The punishment handed down Monday by the city of Las Vegas to the Endoscopy Center of Southern Nevada -- revoking the clinic's business license and a $500,000 fine -- isn't enough to satisfy the clinic's former patients, some of whom called for much stricter measures as punishment for the center's reported unsafe medical practices.
But it's still something.
"I want to thank you for taking away their business license," said Stephanie Entel Thornton, who told the Las Vegas City Council that she tested positive for hepatitis C after undergoing a procedure at the clinic. "These people took an oath to do no harm. They've done a great deal of harm."
Barbara Botts said she's also glad to see the license gone, but she was still angry that her husband died from hepatitis C and that other people may be sick now because of the clinic's practices. Health officials have linked no deaths to the clinic.
"These men should be held accountable," Botts said. "I don't understand why they're not being indicted."

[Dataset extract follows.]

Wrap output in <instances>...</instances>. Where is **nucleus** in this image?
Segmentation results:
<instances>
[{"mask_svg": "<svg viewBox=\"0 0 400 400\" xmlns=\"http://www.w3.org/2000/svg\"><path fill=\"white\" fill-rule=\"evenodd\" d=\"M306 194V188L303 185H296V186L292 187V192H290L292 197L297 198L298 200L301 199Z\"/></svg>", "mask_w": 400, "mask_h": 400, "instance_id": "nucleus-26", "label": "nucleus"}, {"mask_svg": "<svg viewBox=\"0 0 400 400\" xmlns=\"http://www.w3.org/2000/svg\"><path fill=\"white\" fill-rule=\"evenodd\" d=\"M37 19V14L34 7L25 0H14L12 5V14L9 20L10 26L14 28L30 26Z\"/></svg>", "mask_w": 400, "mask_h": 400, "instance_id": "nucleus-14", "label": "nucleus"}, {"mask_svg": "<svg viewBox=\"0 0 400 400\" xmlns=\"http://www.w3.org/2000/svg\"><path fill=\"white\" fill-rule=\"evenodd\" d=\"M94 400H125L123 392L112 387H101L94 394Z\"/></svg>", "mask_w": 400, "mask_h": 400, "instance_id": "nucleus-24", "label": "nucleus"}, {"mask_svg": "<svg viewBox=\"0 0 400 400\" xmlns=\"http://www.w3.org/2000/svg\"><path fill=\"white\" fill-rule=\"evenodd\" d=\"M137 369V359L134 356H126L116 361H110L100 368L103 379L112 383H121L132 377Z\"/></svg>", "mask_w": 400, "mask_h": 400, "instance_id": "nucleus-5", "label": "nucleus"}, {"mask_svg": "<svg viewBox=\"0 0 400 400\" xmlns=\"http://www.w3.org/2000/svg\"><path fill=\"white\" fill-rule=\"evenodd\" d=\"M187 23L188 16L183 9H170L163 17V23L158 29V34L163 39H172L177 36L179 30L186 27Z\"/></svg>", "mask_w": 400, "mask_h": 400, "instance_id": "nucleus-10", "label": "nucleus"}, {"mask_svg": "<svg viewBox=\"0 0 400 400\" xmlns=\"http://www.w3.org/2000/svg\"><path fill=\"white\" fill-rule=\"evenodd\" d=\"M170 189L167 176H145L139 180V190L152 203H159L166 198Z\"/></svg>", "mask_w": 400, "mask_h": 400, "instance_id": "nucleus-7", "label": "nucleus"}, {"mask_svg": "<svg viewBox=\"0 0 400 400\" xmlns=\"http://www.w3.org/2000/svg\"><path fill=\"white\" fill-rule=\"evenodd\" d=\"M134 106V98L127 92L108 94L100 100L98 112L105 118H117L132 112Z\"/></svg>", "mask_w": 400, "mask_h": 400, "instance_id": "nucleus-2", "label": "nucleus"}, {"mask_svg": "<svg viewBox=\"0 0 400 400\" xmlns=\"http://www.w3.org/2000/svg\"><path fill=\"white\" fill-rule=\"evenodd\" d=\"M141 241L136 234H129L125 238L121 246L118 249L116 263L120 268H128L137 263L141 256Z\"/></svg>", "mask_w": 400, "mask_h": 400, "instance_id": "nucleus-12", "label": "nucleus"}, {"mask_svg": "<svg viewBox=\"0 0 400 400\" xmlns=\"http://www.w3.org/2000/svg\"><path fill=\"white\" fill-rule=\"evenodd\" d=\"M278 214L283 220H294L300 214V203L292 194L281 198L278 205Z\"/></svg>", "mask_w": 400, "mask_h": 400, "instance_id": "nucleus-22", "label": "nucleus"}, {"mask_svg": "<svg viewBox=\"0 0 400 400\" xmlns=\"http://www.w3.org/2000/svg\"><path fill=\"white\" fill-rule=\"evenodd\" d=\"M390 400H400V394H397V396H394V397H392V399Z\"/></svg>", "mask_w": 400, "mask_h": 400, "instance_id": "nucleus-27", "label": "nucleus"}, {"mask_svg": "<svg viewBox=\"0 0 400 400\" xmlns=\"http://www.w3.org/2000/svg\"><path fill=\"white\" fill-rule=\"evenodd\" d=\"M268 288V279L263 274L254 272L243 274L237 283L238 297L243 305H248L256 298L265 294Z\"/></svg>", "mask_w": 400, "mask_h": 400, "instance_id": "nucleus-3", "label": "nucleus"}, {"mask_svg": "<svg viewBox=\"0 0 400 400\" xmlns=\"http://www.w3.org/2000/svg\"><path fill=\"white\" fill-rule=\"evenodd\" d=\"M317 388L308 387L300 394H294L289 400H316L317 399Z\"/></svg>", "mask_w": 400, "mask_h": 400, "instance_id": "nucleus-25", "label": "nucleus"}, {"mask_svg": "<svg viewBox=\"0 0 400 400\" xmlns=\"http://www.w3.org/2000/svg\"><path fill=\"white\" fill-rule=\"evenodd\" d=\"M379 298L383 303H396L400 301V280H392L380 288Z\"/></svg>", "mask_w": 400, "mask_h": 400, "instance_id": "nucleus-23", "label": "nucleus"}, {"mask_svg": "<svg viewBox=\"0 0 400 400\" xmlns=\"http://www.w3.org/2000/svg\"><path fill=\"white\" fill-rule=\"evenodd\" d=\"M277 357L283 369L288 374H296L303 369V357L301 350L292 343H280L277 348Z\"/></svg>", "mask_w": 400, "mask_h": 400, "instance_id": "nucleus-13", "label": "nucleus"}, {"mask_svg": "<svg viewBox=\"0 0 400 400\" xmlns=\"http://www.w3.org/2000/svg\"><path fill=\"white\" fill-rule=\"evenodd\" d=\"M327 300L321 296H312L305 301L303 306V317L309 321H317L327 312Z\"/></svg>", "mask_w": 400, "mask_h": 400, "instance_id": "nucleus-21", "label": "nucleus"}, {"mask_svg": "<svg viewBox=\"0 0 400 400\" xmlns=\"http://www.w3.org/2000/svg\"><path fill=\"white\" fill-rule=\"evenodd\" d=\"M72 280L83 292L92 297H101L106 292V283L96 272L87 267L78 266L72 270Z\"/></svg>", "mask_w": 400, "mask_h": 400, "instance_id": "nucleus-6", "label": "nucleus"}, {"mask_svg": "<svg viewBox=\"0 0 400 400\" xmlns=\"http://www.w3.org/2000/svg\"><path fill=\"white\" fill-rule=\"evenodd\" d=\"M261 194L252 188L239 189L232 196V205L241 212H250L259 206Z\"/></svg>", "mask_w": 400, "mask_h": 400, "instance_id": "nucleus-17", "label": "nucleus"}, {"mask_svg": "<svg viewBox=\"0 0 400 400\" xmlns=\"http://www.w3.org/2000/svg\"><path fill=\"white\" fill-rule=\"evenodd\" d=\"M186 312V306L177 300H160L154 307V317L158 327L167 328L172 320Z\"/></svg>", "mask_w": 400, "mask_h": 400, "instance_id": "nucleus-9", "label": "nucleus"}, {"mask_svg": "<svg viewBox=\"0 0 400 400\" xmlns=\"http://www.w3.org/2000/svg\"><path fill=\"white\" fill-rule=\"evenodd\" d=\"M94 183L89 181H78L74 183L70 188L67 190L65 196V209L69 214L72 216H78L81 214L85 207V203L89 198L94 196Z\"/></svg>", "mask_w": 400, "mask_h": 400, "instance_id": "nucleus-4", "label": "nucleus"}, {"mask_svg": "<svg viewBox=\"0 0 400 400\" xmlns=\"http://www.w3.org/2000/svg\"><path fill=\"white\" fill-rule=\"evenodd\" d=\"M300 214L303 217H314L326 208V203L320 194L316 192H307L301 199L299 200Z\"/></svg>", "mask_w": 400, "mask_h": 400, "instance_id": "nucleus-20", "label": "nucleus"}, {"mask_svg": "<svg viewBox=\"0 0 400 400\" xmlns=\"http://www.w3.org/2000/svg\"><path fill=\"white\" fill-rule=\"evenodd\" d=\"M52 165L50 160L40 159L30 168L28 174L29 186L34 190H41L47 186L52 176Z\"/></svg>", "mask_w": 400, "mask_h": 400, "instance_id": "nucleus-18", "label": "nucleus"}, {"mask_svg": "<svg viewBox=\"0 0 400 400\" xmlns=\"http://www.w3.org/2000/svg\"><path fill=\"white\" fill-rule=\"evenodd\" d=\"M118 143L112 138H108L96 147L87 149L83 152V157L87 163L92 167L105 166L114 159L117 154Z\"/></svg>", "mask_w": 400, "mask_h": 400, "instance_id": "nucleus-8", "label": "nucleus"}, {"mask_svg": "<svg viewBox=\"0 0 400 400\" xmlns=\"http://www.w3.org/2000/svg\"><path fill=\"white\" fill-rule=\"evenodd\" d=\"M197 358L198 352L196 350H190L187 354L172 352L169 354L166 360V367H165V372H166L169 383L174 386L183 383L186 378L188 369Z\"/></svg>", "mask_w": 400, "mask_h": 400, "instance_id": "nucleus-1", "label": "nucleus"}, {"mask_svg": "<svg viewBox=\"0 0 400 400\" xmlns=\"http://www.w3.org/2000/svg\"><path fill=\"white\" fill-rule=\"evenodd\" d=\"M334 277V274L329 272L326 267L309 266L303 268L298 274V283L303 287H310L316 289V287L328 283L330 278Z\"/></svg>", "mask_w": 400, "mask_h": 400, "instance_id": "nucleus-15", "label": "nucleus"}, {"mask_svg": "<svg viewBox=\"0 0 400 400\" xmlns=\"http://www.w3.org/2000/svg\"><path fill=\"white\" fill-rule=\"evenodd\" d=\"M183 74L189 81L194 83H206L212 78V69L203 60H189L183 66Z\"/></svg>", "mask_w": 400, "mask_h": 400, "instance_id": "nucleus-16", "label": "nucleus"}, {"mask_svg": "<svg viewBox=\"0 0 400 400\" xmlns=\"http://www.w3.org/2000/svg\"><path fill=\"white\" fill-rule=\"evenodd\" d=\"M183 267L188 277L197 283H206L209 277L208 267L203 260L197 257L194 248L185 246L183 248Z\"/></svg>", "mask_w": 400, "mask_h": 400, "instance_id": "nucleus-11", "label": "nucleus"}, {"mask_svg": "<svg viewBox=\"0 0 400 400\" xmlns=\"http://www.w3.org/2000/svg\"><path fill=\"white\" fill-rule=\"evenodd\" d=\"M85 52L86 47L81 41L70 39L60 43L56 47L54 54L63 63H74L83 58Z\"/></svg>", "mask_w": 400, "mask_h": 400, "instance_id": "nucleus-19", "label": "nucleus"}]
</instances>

There is a criminal investigation under way of the Gastroenterology Center of Nevada's clinics, one of which is the Endoscopy Center at 700 Shadow Lane.
Monday's proceeding was narrow, concerning only the business license of that facility. The license was suspended Feb. 29, two days after health investigators announced that unsafe practices meant that 40,000 patients should get tested for hepatitis and HIV, the virus that causes AIDS.
The other clinics are outside of the city of Las Vegas.
"All we have jurisdiction over is their city license," said Mayor Oscar Goodman. "We've gone to the full extent of our jurisdiction."
The city was prepared to have an extensive hearing on the clinic, complete with witnesses, testimony and cross-examination by a city attorney and lawyers representing the clinic.
Those lawyers met with Goodman last month, shortly after the hearing was scheduled, and offered to surrender the business license without a hearing, an offer he said he "was not inclined or disposed to accept."
Later, he continued, the attorneys for the clinics "called me and wanted to know: What would it take to avoid a full and complete hearing on this? What did we want in addition to the license?"
Goodman said he would recommend a $500,000 fine to be paid when the license is surrendered. The fine -- broken into two $250,000 payments from both the Endoscopy Center and the Gastroenterology Center -- was made during the council hearing with checks being handed over to the city.
The money will be spent to help people affected by the clinic's action -- specifically, on free testing and for access to medical records seized by the police. City staff will make spending recommendations at the May 6 council meeting.
Councilman Steve Wolfson described the arrangement as "a bird in the hand."
"Sometimes we fine people or fine entities, and that fine is paper with an amount on it and it's still swirling in the air," he said. "We don't have that today. We have $500,000 in the pockets of the city."
Goodman said he arrived at that amount because it was "realistic under the circumstances."
"If it was more than that, they very well could've said they weren't going to pay it. I didn't want to get involved in a back-and-forth situation," he said.
"Most people expected us just to get the business license, and we went beyond that."
Michelle Baltz told the council that she hoped at least some of the money would be spent on reorganizing the medical records seized by law enforcement investigators. Police took the records to safeguard them, but patients have reported problems finding their records among the thousands in police custody.
"There's already a shortage of gastro doctors, and before a doctor will even tell if he'll take me as a patient, I have to get my records," said Baltz, who suffers from a chronic bowel condition known as Crohn's disease.
She requested her records but was told they're filed by date, not name.
"I don't know when my procedure was done," she said. "I'm walking around with Crohn's disease and I can't even see a doctor."
According to health investigators, clinic workers reused syringes when administering medication to a patient, which introduced the risk of transferring an infectious agent to the medicine vial.
The vials were supposed to be single-use, but staff reused the vials on multiple patients, which could lead to the infectious agent being spread.
Investigators have linked six acute hepatitis C cases to the Shadow Lane facility and strongly suspect that a seventh case is connected to the Desert Shadow Endoscopy Center, an affiliated clinic on Burnham Avenue.